I was nicknamed Vinegaroon by the first city marshal at Norman. At
that time Norman was a city of tents and dugouts. The Marshal's
name was Tom Griffin. We had brought about a thousand head of
cattle to Norman to ship them. five or six cowboys and I were
riding down the main street, or the wide place they called a street, and we met Tom
Griffin. I was well acquainted with Tom so I asked him what was the meanest
thing on earth. He said, " I have been told it was a Vinegaroon", and from
that day on I was called Vinegaroon.
After old Oklahoma came in we were rounding up horses for the Johnson
Ranch and driving them to Silver City. We
had lots of trouble with the new homesteaders. At that time they lived in tents, sod
houses, and dugouts, and they would have small patches in cultivation and they would have
these patches fenced with wire fence. we would round up a bunch of horses and start
them west, and the fences wee new to horses then. They didn't know what a barbwire
fence would do to them, and on coming to some of these fences the horses would go right
into them and down would go the fence and some of our horses would get cut very badly and
we would have sometimes a bad argument with the homesteaders. We couldn't keep the
horses out of the fences. When a bunch of high-strung horses once get started
running nothing can stop them.
We would tell the homesteaders how sorry we were and we meant it for these homesteaders
were having a hard time trying to make a home for their families without our horses
tearing down their fences and running over their small patches of corn and ruining it.

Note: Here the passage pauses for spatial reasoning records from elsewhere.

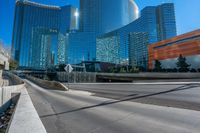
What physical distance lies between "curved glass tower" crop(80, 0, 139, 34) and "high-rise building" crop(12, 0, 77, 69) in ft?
105

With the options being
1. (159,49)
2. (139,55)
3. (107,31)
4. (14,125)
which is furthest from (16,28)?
(14,125)

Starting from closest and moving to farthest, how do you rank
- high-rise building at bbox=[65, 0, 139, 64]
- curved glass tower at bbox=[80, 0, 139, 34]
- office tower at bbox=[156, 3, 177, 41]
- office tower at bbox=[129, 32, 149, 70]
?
office tower at bbox=[129, 32, 149, 70] → office tower at bbox=[156, 3, 177, 41] → curved glass tower at bbox=[80, 0, 139, 34] → high-rise building at bbox=[65, 0, 139, 64]

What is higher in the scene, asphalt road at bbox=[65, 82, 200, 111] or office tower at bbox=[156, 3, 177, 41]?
office tower at bbox=[156, 3, 177, 41]

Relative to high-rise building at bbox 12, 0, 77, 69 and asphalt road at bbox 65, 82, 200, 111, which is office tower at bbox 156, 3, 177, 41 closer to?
high-rise building at bbox 12, 0, 77, 69

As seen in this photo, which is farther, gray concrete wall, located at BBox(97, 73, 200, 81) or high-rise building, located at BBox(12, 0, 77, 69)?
high-rise building, located at BBox(12, 0, 77, 69)

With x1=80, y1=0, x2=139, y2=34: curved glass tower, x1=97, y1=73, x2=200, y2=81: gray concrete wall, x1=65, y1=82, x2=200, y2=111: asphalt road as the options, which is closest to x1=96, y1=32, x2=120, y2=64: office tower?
x1=80, y1=0, x2=139, y2=34: curved glass tower

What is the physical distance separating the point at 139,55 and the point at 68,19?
94791mm

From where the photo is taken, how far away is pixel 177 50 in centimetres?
7512

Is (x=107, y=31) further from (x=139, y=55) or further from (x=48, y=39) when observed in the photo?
(x=48, y=39)

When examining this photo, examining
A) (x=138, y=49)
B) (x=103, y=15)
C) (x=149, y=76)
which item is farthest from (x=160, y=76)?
(x=103, y=15)

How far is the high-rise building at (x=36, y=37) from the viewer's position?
152 meters

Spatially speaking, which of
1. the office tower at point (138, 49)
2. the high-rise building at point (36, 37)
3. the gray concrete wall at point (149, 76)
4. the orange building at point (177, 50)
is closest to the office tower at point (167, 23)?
the office tower at point (138, 49)

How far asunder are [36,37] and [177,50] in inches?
5196

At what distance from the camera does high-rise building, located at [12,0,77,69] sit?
499 feet
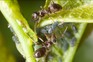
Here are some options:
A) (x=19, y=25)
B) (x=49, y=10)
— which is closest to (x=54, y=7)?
(x=49, y=10)

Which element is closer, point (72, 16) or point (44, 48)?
point (72, 16)

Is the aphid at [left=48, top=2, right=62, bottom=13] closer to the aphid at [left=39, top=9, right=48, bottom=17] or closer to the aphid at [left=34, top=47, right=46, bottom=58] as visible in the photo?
the aphid at [left=39, top=9, right=48, bottom=17]

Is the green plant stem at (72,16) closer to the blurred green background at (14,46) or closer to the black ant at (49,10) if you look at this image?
the black ant at (49,10)

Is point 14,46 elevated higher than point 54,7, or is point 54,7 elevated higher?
point 54,7

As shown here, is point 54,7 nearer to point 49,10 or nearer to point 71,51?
point 49,10

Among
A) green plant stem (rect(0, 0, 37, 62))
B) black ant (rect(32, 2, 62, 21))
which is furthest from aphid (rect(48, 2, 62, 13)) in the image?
green plant stem (rect(0, 0, 37, 62))

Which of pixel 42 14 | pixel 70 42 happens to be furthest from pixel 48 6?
pixel 70 42
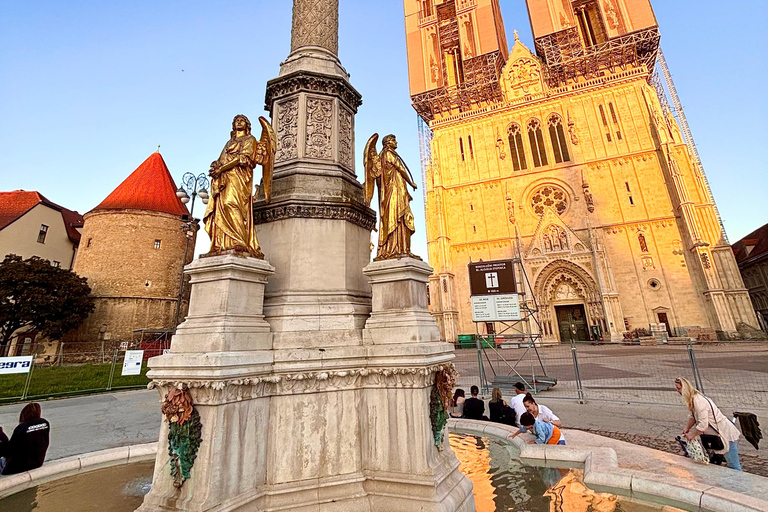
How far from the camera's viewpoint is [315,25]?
5215 mm

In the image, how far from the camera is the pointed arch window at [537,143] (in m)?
33.1

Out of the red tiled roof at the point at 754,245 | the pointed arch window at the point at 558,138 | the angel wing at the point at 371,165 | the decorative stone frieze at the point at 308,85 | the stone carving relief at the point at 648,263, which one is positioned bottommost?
the angel wing at the point at 371,165

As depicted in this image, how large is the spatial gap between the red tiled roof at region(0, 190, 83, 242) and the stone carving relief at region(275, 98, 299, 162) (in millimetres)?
35046

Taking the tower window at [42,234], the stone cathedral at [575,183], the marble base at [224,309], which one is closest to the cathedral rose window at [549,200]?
the stone cathedral at [575,183]

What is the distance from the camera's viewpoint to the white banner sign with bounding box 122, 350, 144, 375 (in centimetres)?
1217

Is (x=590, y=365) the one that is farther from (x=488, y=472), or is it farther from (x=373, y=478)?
(x=373, y=478)

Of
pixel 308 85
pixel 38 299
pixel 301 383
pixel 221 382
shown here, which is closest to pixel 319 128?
pixel 308 85

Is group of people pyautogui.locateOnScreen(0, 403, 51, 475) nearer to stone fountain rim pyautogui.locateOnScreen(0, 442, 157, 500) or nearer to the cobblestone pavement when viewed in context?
stone fountain rim pyautogui.locateOnScreen(0, 442, 157, 500)

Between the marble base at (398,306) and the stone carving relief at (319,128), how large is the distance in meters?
1.67

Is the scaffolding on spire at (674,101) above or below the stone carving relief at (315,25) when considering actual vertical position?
above

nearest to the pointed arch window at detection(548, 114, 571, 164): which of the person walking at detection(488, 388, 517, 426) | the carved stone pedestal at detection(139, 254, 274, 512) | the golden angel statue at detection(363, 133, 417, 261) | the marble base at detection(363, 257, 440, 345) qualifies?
the person walking at detection(488, 388, 517, 426)

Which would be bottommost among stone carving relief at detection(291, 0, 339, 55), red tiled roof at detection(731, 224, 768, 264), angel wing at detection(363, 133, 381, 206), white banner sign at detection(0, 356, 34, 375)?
white banner sign at detection(0, 356, 34, 375)

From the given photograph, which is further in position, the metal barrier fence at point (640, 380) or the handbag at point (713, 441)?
the metal barrier fence at point (640, 380)

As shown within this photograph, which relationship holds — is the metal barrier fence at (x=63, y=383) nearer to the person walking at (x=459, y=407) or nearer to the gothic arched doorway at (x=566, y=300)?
the person walking at (x=459, y=407)
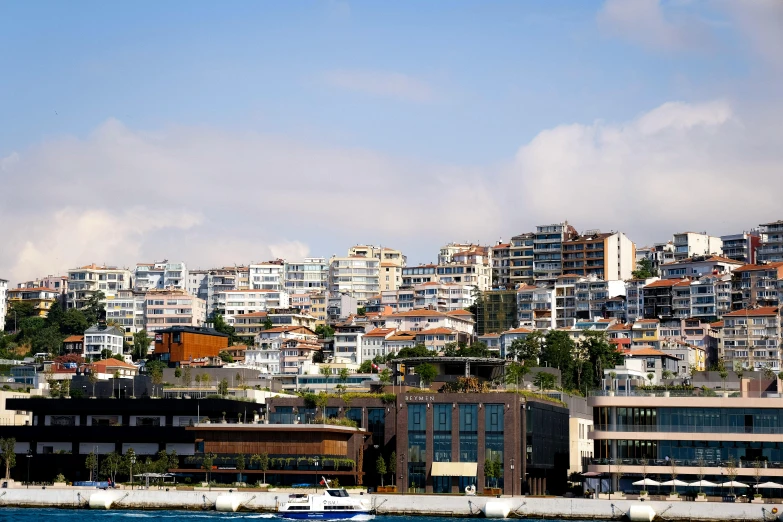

I have seen as high as fifty U.S. Marshals at Old Cherokee Town
at one time, and some of them were tough men. When they went after a man they
got him. I have seen them come through there on their way to Fort Smith, Arkansas
with forty or fifty prisoners. Some of the prisoners would be wounded and they
would haul them in wagons and drive the ones that were able to walk in front of the wagons
like cattle.
I have heard my step-father say that the old building that he used for a
hotel was built sometime in the early fifties, and was used as a trading place for the
Cherokee Indians. There are lots of old graves up and down the Washita River from
where Old Cherokee Crossing was located. When I was a small boy, I have found human
bones around the river bank. I have been told that there was a band of Mexicans and
Indians camped on the Washita River north of where Old Cherokee Town was
years before we moved there, and I think my step-father said we moved there in 1875.
My step-father was a U.S. Deputy Marshal and an Indian policeman at Cherokee
Town.
After the Santa Fe railroad was built through here, Montford
Johnson moved about 25,000 head of his Durham and Hereford cattle and 500
saddle horses and about 1000 stock horses to the Cheyenne Country. I worked at his
ranch at Silver City and Johnsonville. There is an
Indian burial ground about seven miles east and a half mile south of Pauls Valley.
When I was going to the Chikikie Mission school this Indian burial ground
was a short way south of this school. Old settlers have said this burial ground was
there as far back as they could remember about it.
I now live in Pauls Valley, Oklahoma.